Set problem> Write out all the rows below as a numbered list, skipping any blank lines.

——

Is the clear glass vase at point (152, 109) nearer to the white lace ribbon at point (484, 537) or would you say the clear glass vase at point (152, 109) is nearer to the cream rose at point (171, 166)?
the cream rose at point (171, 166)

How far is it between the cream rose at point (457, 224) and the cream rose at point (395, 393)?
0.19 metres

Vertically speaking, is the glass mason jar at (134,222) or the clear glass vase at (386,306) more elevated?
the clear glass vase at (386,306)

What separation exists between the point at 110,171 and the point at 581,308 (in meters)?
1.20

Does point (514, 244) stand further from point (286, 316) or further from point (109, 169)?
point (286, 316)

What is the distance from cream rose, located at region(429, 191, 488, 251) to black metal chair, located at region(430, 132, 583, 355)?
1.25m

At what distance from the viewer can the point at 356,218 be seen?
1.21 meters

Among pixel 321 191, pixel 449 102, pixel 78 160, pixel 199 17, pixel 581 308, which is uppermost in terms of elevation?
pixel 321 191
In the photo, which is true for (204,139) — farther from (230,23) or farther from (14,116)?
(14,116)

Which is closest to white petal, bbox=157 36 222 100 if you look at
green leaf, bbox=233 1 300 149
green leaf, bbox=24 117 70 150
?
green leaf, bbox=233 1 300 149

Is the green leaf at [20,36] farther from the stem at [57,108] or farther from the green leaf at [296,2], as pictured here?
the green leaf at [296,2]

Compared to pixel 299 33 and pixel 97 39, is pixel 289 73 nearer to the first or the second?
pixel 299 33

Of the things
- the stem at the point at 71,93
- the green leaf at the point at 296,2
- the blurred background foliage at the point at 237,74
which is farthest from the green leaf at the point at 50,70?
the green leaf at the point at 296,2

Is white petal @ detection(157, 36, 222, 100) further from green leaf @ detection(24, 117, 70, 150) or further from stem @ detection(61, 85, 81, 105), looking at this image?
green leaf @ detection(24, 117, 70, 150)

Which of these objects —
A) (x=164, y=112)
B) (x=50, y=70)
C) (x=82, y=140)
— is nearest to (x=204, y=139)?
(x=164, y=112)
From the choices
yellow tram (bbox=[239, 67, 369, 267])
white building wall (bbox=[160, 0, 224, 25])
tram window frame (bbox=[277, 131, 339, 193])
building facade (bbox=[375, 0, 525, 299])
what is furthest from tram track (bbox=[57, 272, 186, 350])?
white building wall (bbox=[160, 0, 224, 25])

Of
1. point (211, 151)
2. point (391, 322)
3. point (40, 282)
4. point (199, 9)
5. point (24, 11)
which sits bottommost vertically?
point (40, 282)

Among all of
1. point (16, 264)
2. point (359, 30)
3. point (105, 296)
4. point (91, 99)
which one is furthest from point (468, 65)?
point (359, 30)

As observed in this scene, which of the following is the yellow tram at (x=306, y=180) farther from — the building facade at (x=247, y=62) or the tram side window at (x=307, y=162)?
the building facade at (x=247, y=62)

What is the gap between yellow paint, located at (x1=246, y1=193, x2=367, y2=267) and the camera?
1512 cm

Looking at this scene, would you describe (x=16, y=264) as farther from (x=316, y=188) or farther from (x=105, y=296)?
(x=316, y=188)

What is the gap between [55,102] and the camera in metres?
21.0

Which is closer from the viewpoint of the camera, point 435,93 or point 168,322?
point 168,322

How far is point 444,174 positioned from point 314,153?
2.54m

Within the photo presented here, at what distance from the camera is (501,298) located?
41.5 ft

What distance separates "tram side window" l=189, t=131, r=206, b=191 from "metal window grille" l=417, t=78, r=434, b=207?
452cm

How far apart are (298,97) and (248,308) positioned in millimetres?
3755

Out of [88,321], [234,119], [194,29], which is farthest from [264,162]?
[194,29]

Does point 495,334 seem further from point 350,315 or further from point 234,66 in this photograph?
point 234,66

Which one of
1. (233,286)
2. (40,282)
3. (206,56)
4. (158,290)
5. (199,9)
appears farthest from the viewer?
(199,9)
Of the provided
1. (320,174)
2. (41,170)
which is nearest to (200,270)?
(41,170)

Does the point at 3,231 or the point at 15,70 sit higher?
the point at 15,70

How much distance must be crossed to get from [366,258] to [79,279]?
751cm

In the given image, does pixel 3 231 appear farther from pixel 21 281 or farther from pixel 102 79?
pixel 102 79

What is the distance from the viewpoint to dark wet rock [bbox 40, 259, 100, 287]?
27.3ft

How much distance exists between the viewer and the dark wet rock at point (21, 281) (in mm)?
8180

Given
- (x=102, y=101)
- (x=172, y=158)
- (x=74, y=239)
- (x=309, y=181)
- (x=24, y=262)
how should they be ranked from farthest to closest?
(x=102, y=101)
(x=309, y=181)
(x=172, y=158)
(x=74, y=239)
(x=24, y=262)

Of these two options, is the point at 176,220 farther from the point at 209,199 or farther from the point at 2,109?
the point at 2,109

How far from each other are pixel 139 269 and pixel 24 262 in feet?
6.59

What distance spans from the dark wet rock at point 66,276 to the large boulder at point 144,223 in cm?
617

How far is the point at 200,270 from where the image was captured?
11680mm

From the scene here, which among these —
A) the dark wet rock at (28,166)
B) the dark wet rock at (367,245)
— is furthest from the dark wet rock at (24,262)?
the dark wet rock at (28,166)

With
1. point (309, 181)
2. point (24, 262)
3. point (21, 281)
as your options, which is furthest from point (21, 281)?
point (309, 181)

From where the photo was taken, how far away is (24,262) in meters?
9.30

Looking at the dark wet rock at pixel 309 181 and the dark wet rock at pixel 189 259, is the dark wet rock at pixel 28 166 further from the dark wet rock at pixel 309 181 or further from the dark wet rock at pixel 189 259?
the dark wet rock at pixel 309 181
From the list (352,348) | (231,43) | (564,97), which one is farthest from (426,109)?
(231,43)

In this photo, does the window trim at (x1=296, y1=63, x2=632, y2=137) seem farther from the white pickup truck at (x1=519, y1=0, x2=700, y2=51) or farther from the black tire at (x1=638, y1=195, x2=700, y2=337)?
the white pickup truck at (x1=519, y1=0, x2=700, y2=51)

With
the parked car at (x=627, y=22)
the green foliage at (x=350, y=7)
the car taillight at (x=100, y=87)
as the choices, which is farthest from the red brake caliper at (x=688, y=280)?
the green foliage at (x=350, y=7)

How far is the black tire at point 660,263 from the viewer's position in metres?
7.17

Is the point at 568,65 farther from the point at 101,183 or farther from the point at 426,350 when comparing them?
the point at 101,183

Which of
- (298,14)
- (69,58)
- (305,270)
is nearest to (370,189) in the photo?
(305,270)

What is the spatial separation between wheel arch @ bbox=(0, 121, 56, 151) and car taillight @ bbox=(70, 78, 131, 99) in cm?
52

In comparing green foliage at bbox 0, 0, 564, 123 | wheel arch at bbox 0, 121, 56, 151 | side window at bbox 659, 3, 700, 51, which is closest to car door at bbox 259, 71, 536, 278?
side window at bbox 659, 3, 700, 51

——

Answer below>
1. Is the clear glass vase at point (152, 109) nearer to the white lace ribbon at point (484, 537) or would you say the clear glass vase at point (152, 109) is nearer to the cream rose at point (171, 166)?
2. the cream rose at point (171, 166)
3. How far is it between the cream rose at point (457, 224) and the cream rose at point (395, 393)?
4. 0.19 metres
5. Vertically speaking, is the glass mason jar at (134,222) or the clear glass vase at (386,306) more elevated?
6. the clear glass vase at (386,306)
7. What separation exists between the point at 110,171 and the point at 581,308 (in meters)?
8. 1.20
9. Does point (514, 244) stand further from point (286, 316) or further from point (109, 169)?
10. point (286, 316)
11. What is the distance from cream rose, located at region(429, 191, 488, 251) to black metal chair, located at region(430, 132, 583, 355)?
12. 1.25m
13. At what distance from the viewer can the point at 356,218 be seen?
14. 1.21 meters
15. Among pixel 321 191, pixel 449 102, pixel 78 160, pixel 199 17, pixel 581 308, which is uppermost in terms of elevation?
16. pixel 321 191
17. In the photo, which is true for (204,139) — farther from (230,23) or farther from (14,116)?
18. (14,116)
19. Which is closest to white petal, bbox=157 36 222 100 if you look at
20. green leaf, bbox=233 1 300 149
21. green leaf, bbox=24 117 70 150
22. ?
23. green leaf, bbox=233 1 300 149
24. Is the green leaf at [20,36] farther from the stem at [57,108] or farther from the green leaf at [296,2], as pictured here?
25. the green leaf at [296,2]
26. Compared to pixel 299 33 and pixel 97 39, is pixel 289 73 nearer to the first or the second?
27. pixel 299 33
28. Of the things
29. - the stem at the point at 71,93
30. - the green leaf at the point at 296,2
31. - the blurred background foliage at the point at 237,74
32. which is farthest from the green leaf at the point at 50,70?
33. the green leaf at the point at 296,2
34. Is white petal @ detection(157, 36, 222, 100) further from green leaf @ detection(24, 117, 70, 150) or further from stem @ detection(61, 85, 81, 105), looking at this image?
35. green leaf @ detection(24, 117, 70, 150)
36. Which of these objects —
37. A) (x=164, y=112)
38. B) (x=50, y=70)
39. C) (x=82, y=140)
40. — is nearest to (x=204, y=139)?
41. (x=164, y=112)
42. From the choices
43. yellow tram (bbox=[239, 67, 369, 267])
44. white building wall (bbox=[160, 0, 224, 25])
45. tram window frame (bbox=[277, 131, 339, 193])
46. building facade (bbox=[375, 0, 525, 299])
47. what is furthest from tram track (bbox=[57, 272, 186, 350])?
48. white building wall (bbox=[160, 0, 224, 25])
49. Of
50. 1. point (211, 151)
51. 2. point (391, 322)
52. 3. point (40, 282)
53. 4. point (199, 9)
54. 5. point (24, 11)
55. which sits bottommost vertically?
56. point (40, 282)
57. Among all of
58. 1. point (16, 264)
59. 2. point (359, 30)
60. 3. point (105, 296)
61. 4. point (91, 99)
62. which one is furthest from point (468, 65)?
63. point (359, 30)
64. As observed in this scene, which of the following is the yellow tram at (x=306, y=180) farther from — the building facade at (x=247, y=62) or the tram side window at (x=307, y=162)?
65. the building facade at (x=247, y=62)
66. What is the gap between yellow paint, located at (x1=246, y1=193, x2=367, y2=267) and the camera?
67. 1512 cm
68. Looking at this scene, would you describe (x=16, y=264) as farther from (x=316, y=188) or farther from (x=105, y=296)?
69. (x=316, y=188)
70. What is the gap between [55,102] and the camera in metres?
71. 21.0
72. Which is closer from the viewpoint of the camera, point 435,93 or point 168,322?
73. point 168,322
74. How far is point 444,174 positioned from point 314,153?
75. 2.54m
76. Within the photo presented here, at what distance from the camera is (501,298) located?
77. 41.5 ft
78. What distance separates "tram side window" l=189, t=131, r=206, b=191 from "metal window grille" l=417, t=78, r=434, b=207?
79. 452cm
80. How far apart are (298,97) and (248,308) positioned in millimetres?
81. 3755
82. Out of [88,321], [234,119], [194,29], which is farthest from [264,162]?
83. [194,29]
84. Does point 495,334 seem further from point 350,315 or further from point 234,66 in this photograph?
85. point 234,66
86. Which one of
87. 1. (233,286)
88. 2. (40,282)
89. 3. (206,56)
90. 4. (158,290)
91. 5. (199,9)
92. appears farthest from the viewer?
93. (199,9)
94. Of the provided
95. 1. (320,174)
96. 2. (41,170)
97. which is nearest to (200,270)?
98. (41,170)
99. Does the point at 3,231 or the point at 15,70 sit higher?
100. the point at 15,70
101. How much distance must be crossed to get from [366,258] to [79,279]?
102. 751cm
103. In the given image, does pixel 3 231 appear farther from pixel 21 281 or farther from pixel 102 79?
104. pixel 102 79
105. What is the distance from the viewpoint to dark wet rock [bbox 40, 259, 100, 287]?
106. 27.3ft
107. How much distance exists between the viewer and the dark wet rock at point (21, 281) (in mm)?
108. 8180
109. Given
110. - (x=102, y=101)
111. - (x=172, y=158)
112. - (x=74, y=239)
113. - (x=309, y=181)
114. - (x=24, y=262)
115. how should they be ranked from farthest to closest?
116. (x=102, y=101)
117. (x=309, y=181)
118. (x=172, y=158)
119. (x=74, y=239)
120. (x=24, y=262)
121. Of these two options, is the point at 176,220 farther from the point at 209,199 or farther from the point at 2,109?
122. the point at 2,109
123. How far from each other are pixel 139 269 and pixel 24 262 in feet?
124. 6.59
125. What distance spans from the dark wet rock at point 66,276 to the large boulder at point 144,223 in cm?
126. 617
127. How far is the point at 200,270 from where the image was captured?
128. 11680mm
129. From the scene here, which among these —
130. A) the dark wet rock at (28,166)
131. B) the dark wet rock at (367,245)
132. — is furthest from the dark wet rock at (24,262)?
133. the dark wet rock at (28,166)
134. With
135. 1. point (309, 181)
136. 2. point (24, 262)
137. 3. point (21, 281)
138. as your options, which is furthest from point (21, 281)?
139. point (309, 181)
140. From where the photo was taken, how far away is (24,262) in meters?
141. 9.30
142. Looking at the dark wet rock at pixel 309 181 and the dark wet rock at pixel 189 259, is the dark wet rock at pixel 28 166 further from the dark wet rock at pixel 309 181 or further from the dark wet rock at pixel 189 259?
143. the dark wet rock at pixel 309 181
144. From the list (352,348) | (231,43) | (564,97), which one is farthest from (426,109)?
145. (231,43)
146. In this photo, does the window trim at (x1=296, y1=63, x2=632, y2=137) seem farther from the white pickup truck at (x1=519, y1=0, x2=700, y2=51) or farther from the black tire at (x1=638, y1=195, x2=700, y2=337)?
147. the white pickup truck at (x1=519, y1=0, x2=700, y2=51)
148. With
149. the parked car at (x=627, y=22)
150. the green foliage at (x=350, y=7)
151. the car taillight at (x=100, y=87)
152. as the choices, which is farthest from the red brake caliper at (x=688, y=280)?
153. the green foliage at (x=350, y=7)
154. How far is the black tire at point 660,263 from the viewer's position in metres?
155. 7.17
156. Is the point at 568,65 farther from the point at 101,183 or farther from the point at 426,350 when comparing them?
157. the point at 101,183
158. Which of
159. - (298,14)
160. - (69,58)
161. - (305,270)
162. is nearest to (370,189) in the photo?
163. (305,270)
164. What is the spatial separation between wheel arch @ bbox=(0, 121, 56, 151) and car taillight @ bbox=(70, 78, 131, 99) in cm?
165. 52
166. In comparing green foliage at bbox 0, 0, 564, 123 | wheel arch at bbox 0, 121, 56, 151 | side window at bbox 659, 3, 700, 51, which is closest to car door at bbox 259, 71, 536, 278?
167. side window at bbox 659, 3, 700, 51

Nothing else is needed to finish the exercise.